--- Supplied information ---
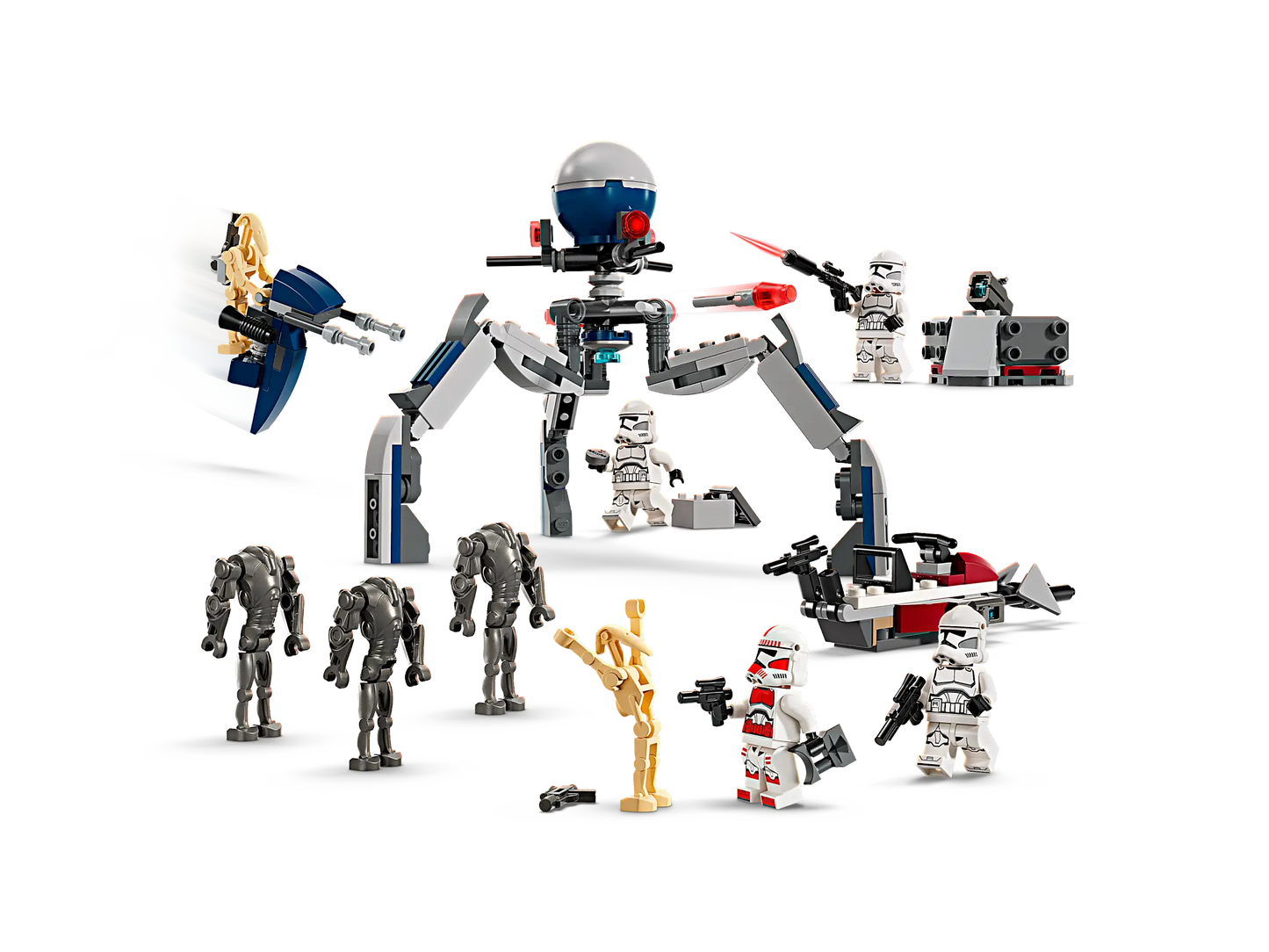 LEGO® Star Wars™ Clone Trooper & Battle Droid Battle Pack (75372)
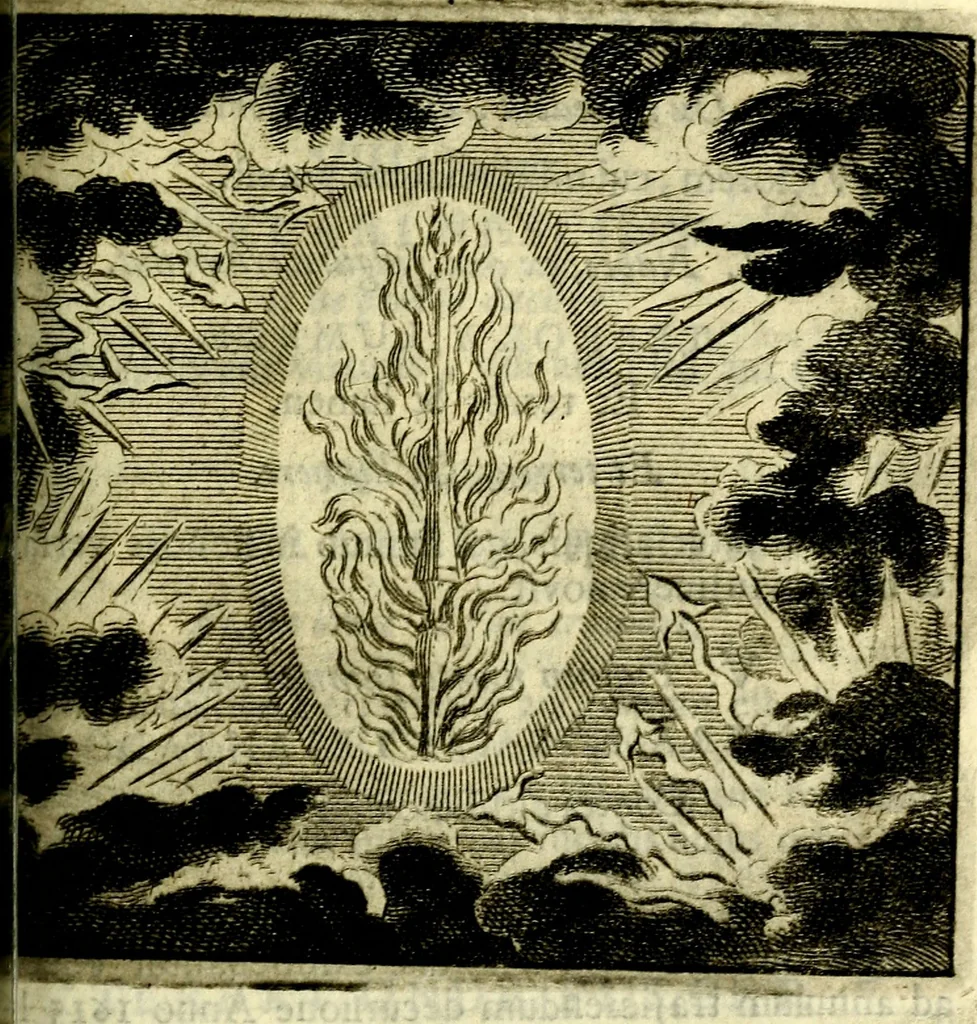 An illustration from C. F. Menestrerii ... Philosophia imaginum id est sylloge symbolorum amlissima, .., 1695, leaf 404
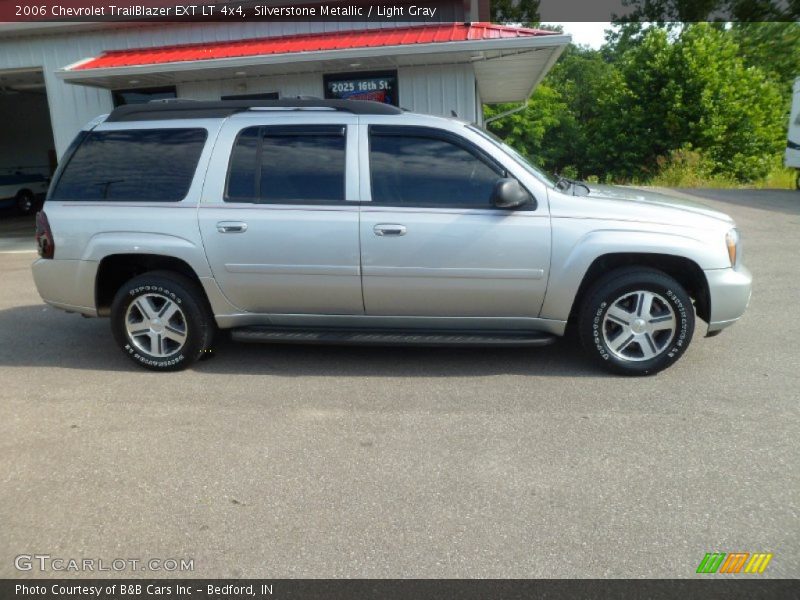 Silverstone Metallic / Light Gray 2006 Chevrolet TrailBlazer EXT LT 4x4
---
Task brief >> From the line containing "An illustration from" down to the end of the listing above, every line is to be returned exactly, though the pictures are not.

Answer to this problem >>
 An illustration from C. F. Menestrerii ... Philosophia imaginum id est sylloge symbolorum amlissima, .., 1695, leaf 404
 Silverstone Metallic / Light Gray 2006 Chevrolet TrailBlazer EXT LT 4x4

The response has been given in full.